Stanislaw Skrowaczewski once again displays his capabilities as a Bruckner conductor of distinction, and his Saarbrücken Orchestra plays sonorously and with the utmost discipline. The performance of the epic Fifth Symphony has a long-term structural command, but there is abundant textural detail along the way. In other words, this is a performance to reckoned with.
However, this is not a new issue, but rather a remastering of a performance recorded for radio back in 1996. It does much credit to the recording team that it sounds better than ever in this reincarnation, and at the super-bargain Arte Nova price it represents a quite extraordinary bargain.
It is the two inner movements that impress most in Skrowaczewski's reading. As ever, he shows a keen appreciation of dynamic shadings, and in this regard as well as in the ambient sonorities, the recording serves him well. The scherzo is taken quickly, which is valid enough, but this does result in a few details of counterpoint being glossed over. For this is Bruckner's most overtly contrapuntal work, glorifying in the results his studies with his teacher Simon Sechter.
The slow movement is as eloquent as one could wish for, with a flowing pulse but equally a real sense of gravitas as the climaxes build. The outer movements too impress in their pacing, with the strongly characterised themes returning to make an impact at once expressive and structural. The Saarbrücken Radio Symphony Orchestra may not have the pedigree of the Berlin Philharmonic (whose recording with Karajan remains a benchmark), but play the two 'side by side' and you will be hard put to tell the ensembles apart.

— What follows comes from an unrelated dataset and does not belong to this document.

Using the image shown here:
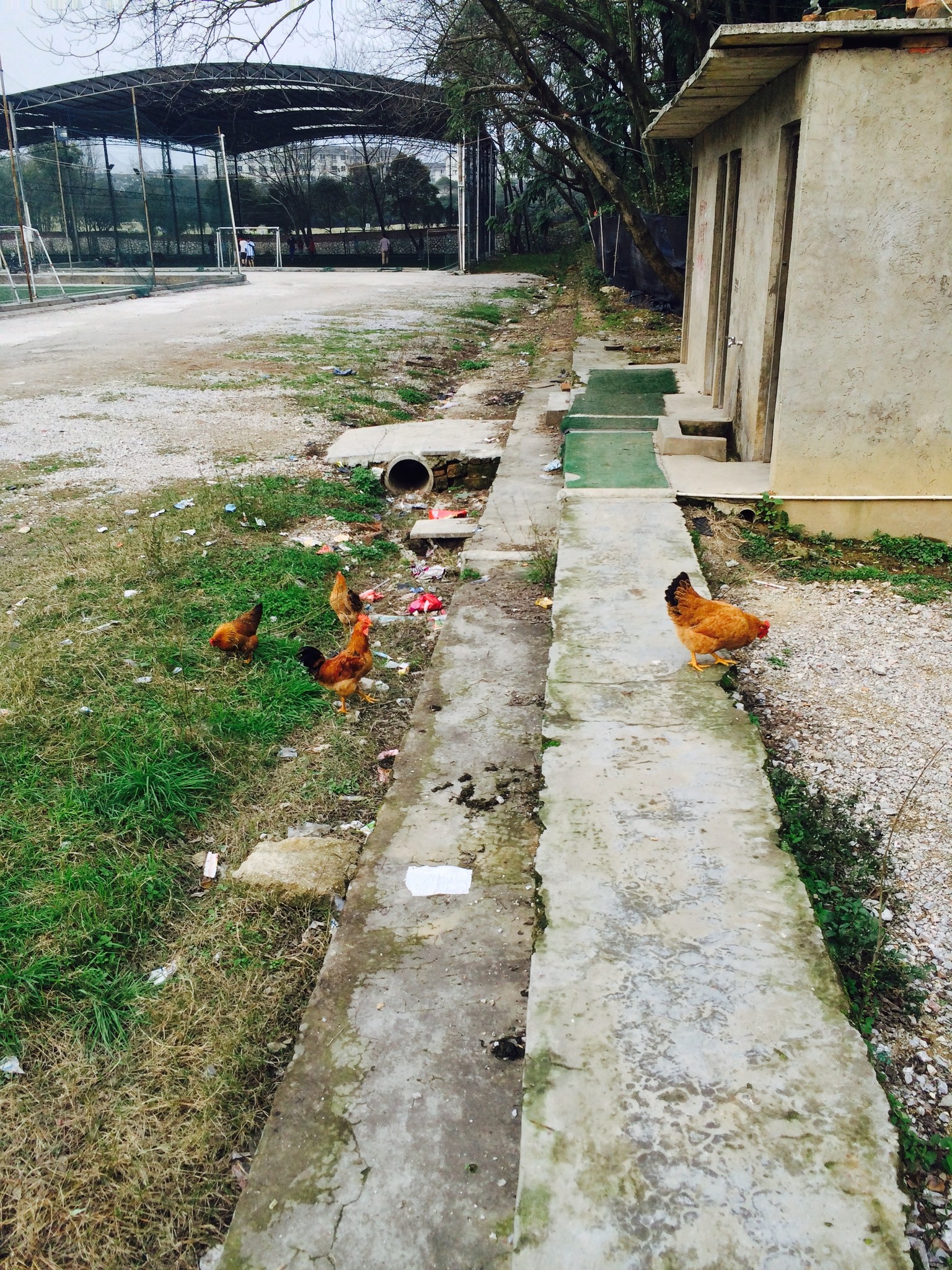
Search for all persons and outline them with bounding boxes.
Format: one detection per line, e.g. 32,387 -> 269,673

The culminating passages of the symphony are hugely impressive as a true peroration and summation. The results have much to commend them, though on the debit side the tension is allowed to sag just a little too much in the passage before the emphatic final bars. On the other hand, rarely has the balance between the brass instruments been so impressively communicated, and there is no question that this is a noble and hugely rewarding performance of one of the greatest of all symphonies.